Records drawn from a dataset
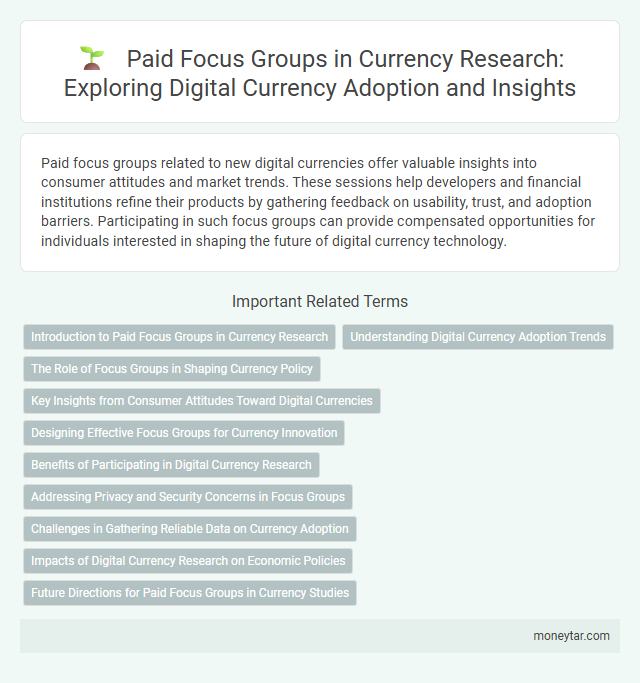 Paid Focus Groups in Currency Research: Exploring Digital Currency Adoption and Insights

Paid focus groups related to new digital currencies offer valuable insights into consumer attitudes and market trends. These sessions help developers and financial institutions refine their products by gathering feedback on usability, trust, and adoption barriers. Participating in such focus groups can provide compensated opportunities for individuals interested in shaping the future of digital currency technology.

Important Related Terms

Introduction to Paid Focus Groups in Currency Research

Understanding Digital Currency Adoption Trends

The Role of Focus Groups in Shaping Currency Policy

Key Insights from Consumer Attitudes Toward Digital Currencies

Designing Effective Focus Groups for Currency Innovation

Benefits of Participating in Digital Currency Research

Addressing Privacy and Security Concerns in Focus Groups

Challenges in Gathering Reliable Data on Currency Adoption

Impacts of Digital Currency Research on Economic Policies

Future Directions for Paid Focus Groups in Currency Studies

moneytar.com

> [What the task requires]
Only the lines from the one with "Challenges in Gathering" through the final line above belong in the answer, each retyped exactly.

> [Exercise solution]
Challenges in Gathering Reliable Data on Currency Adoption

Impacts of Digital Currency Research on Economic Policies

Future Directions for Paid Focus Groups in Currency Studies

moneytar.com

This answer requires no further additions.